2月からプロ野球のシーズンが開幕、今年も阪神にはドラフトで6人、育成ドラフトで2人の8人の新人が入団した。
1巡目指名は青山学院大学の下村海翔投手。福岡県の九州国際大付高出だが、出身は兵庫県西宮市で甲子園球場のおひざ元だ。「下村」という名字は文字通り「下の方の村」という意味で各地にある。
ただし「下」というのは標高が低い、ということだけではない。舞台では客席から見て右側を「上手」と呼ぶように、実際の高さとは関係なく「上下」を使って方向をあらわすことがある。
川が流れていれば、その上流方向が「上」で下流が「下」。この場合はまだ標高とも一致しているが、道の場合はその地域の中心に向かうのが「上」で、その反対が「下」となり、実際の標高とは関係がない。
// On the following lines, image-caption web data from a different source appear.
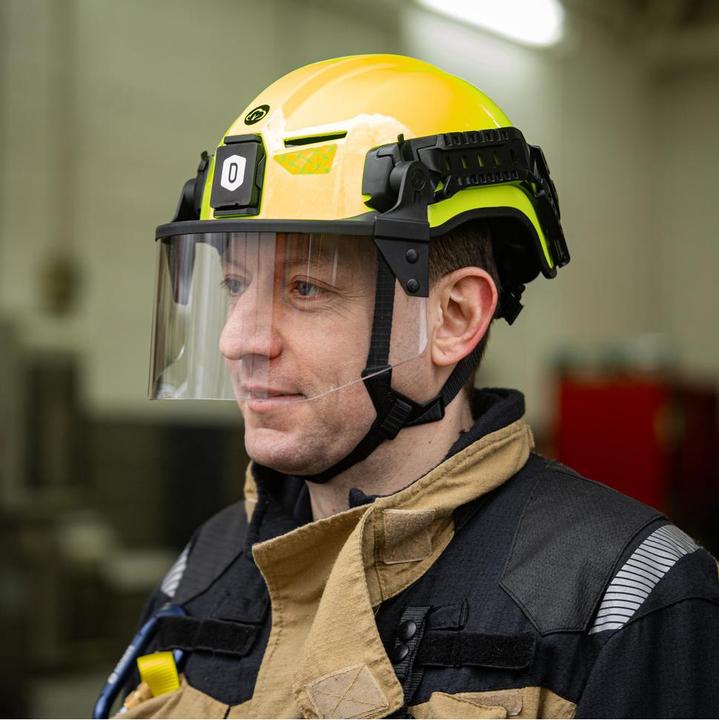 Produktbild Busch Protective Gesichtsschutzvisier CTV-1, PC 2 STD 120 / Polycarbonat, für H2/H3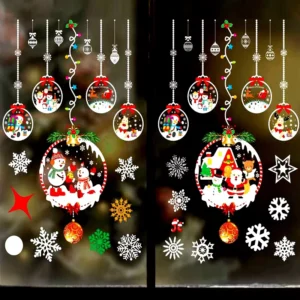 Christmas Window Stickers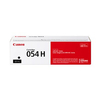 Canon 054h negro cartuccia 054 h bk 054H negro Materiale di consumo Informatica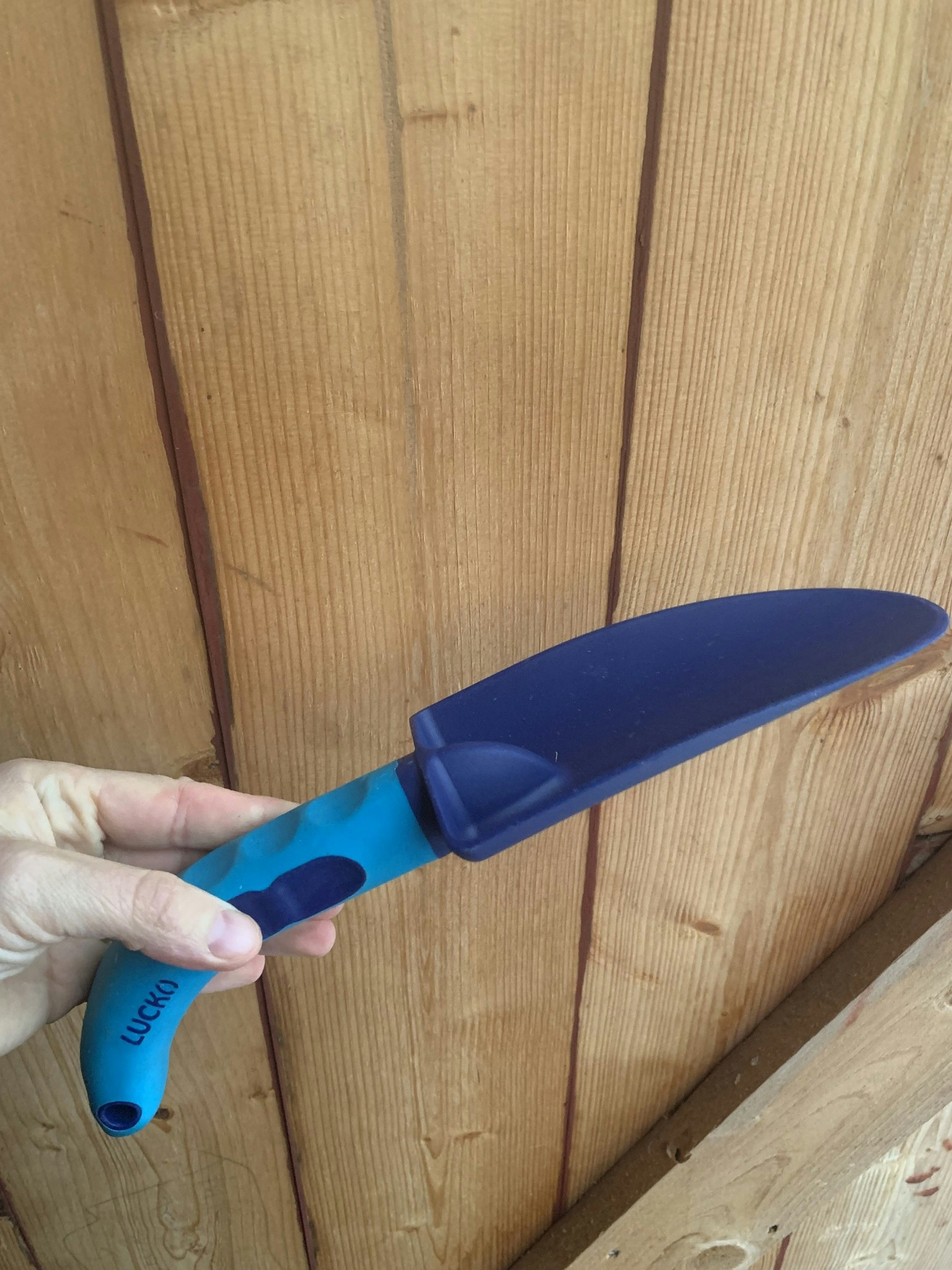 Luckos ergonomisk handspade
名字的には、2巡目指名で入団した椎葉剛選手に注目したい。社会人のミキハウスに3年間在籍したものの1試合にしか登板できなかったが、昨年独立リーグである四国アイランドリーグの徳島インディゴソックスに入団すると、1年目に独立リーグ出身としては最高タイの2巡目で指名された。
椎葉選手は長崎県の島原中央高の出身。ただしこちらも野球留学で本来の出身地は大阪府堺市だ。
この「椎葉」という名字には大きな特徴がある。それは、名字のルーツが宮崎県椎葉村で、現在でも圧倒的多数が宮崎県にあるということだ。それだけではない。宮崎県内でも椎葉村付近に集中しており、椎葉村では村で一番多い名字が「椎葉」である。つまり、自治体名とその自治体で最も多い名字が一致しているのだ。
そんなのは珍しくないだろう、と思うかもしれない。しかし、平成の大合併で全国の自治体は激減、今や村は稀少で県内には村は存在しないというところもある。またどの自治体もかなり広域となり、「〇〇村では△△さんばかり」というのは昔話になりつつある。もちろん、集落(大字)単位でみれば特定の名字が激しく集中しているところはたくさんあるが、「町」や「村」という行政単位では、ほぼなくなってしまった。
さらに合併によって自治体名もひらがなを使ったり、「中央」「桜」といった地名と全く関係ない言葉を使うところも多く、自治体名と最多名字が一致しているのは、全国で椎葉村だけである。